Very nice detailed shots.....


----------



## DarkShadow (Oct 10, 2018)

Thanks Jeff, from the Panasonic GX85 12-32 kit lens man falling in love with the Panasonic M4/3.


----------



## stapo49 (Oct 10, 2018)

I have the Panasonic GX9 which came with the same kit lense. I have a few other lenses as well. Great cameras and easy to carry around.

Sent from my SM-G965F using Tapatalk


----------



## DarkShadow (Oct 10, 2018)

Thats the one I really want is the GX9 but will wait a while maybe for some price drops but still to new yet i think for that.I thought the GX9 Came with the 12-60mm which is a better lens better focal range for sure.


----------



## stapo49 (Oct 11, 2018)

I think it depends which country you are in as to which lense you get with it. I did have the 12 to 60 already so ended up with an extra. I think the IQ is good on the 12-32 though.

Sent from my SM-G965F using Tapatalk


----------



## DarkShadow (Oct 11, 2018)

More street shots 

 

 today in the rainy weather


----------



## stapo49 (Oct 12, 2018)

I took this shot with the Panasonic GX9 with the 12-32. It didnt turn out to badly though I forgot to turn off the image stabilization. 
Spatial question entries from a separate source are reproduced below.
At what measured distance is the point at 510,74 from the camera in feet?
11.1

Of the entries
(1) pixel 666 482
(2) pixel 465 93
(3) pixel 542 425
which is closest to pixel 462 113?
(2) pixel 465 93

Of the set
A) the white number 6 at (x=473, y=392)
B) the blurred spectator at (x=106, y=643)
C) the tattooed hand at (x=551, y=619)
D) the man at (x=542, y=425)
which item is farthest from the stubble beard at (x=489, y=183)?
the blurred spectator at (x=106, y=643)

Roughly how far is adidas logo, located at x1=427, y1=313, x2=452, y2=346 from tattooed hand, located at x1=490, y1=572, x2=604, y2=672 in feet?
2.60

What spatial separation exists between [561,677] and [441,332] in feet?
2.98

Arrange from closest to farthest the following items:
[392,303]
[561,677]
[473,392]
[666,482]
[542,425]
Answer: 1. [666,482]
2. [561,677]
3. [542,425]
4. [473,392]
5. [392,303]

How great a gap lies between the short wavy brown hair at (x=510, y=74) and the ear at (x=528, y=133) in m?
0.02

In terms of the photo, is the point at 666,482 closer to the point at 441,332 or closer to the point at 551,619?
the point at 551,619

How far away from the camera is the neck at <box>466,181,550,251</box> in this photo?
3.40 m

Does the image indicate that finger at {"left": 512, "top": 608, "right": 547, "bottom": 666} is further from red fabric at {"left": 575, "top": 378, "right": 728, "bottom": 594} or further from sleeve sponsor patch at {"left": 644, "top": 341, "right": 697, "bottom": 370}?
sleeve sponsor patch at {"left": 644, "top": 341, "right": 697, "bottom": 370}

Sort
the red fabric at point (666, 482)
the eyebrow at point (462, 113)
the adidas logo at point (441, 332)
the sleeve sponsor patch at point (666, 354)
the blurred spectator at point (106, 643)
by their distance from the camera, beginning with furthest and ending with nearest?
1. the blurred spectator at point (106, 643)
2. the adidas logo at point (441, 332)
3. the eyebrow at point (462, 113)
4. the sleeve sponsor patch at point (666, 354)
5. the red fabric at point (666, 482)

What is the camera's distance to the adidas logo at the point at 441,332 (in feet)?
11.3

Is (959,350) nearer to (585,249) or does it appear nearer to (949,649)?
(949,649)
Sent from my SM-G965F using Tapatalk


----------



## DarkShadow (Oct 12, 2018)

Excellent Beautiful image quality.Now I have the G9 Bug for the wildlife.


----------



## stapo49 (Oct 12, 2018)

DarkShadow said:


> Excellent Beautiful image quality.Now I have the G9 Bug for the wildlife.


You need to talk to jeff15 for that one. Also the camerastoretv did a review with a guy who shoots wildlife, moose, bear etc

Sent from my SM-G965F using Tapatalk


----------



## DarkShadow (Oct 12, 2018)

I seen that review@ 20 FPS at full res is blazing fast.The view finder sounds amazing. My Nikon D7500 though is amazing tracking is fantastic as well as ISO performance getting keepers in 10,000 ISO and higher is nuts for a Crop Sensor.


----------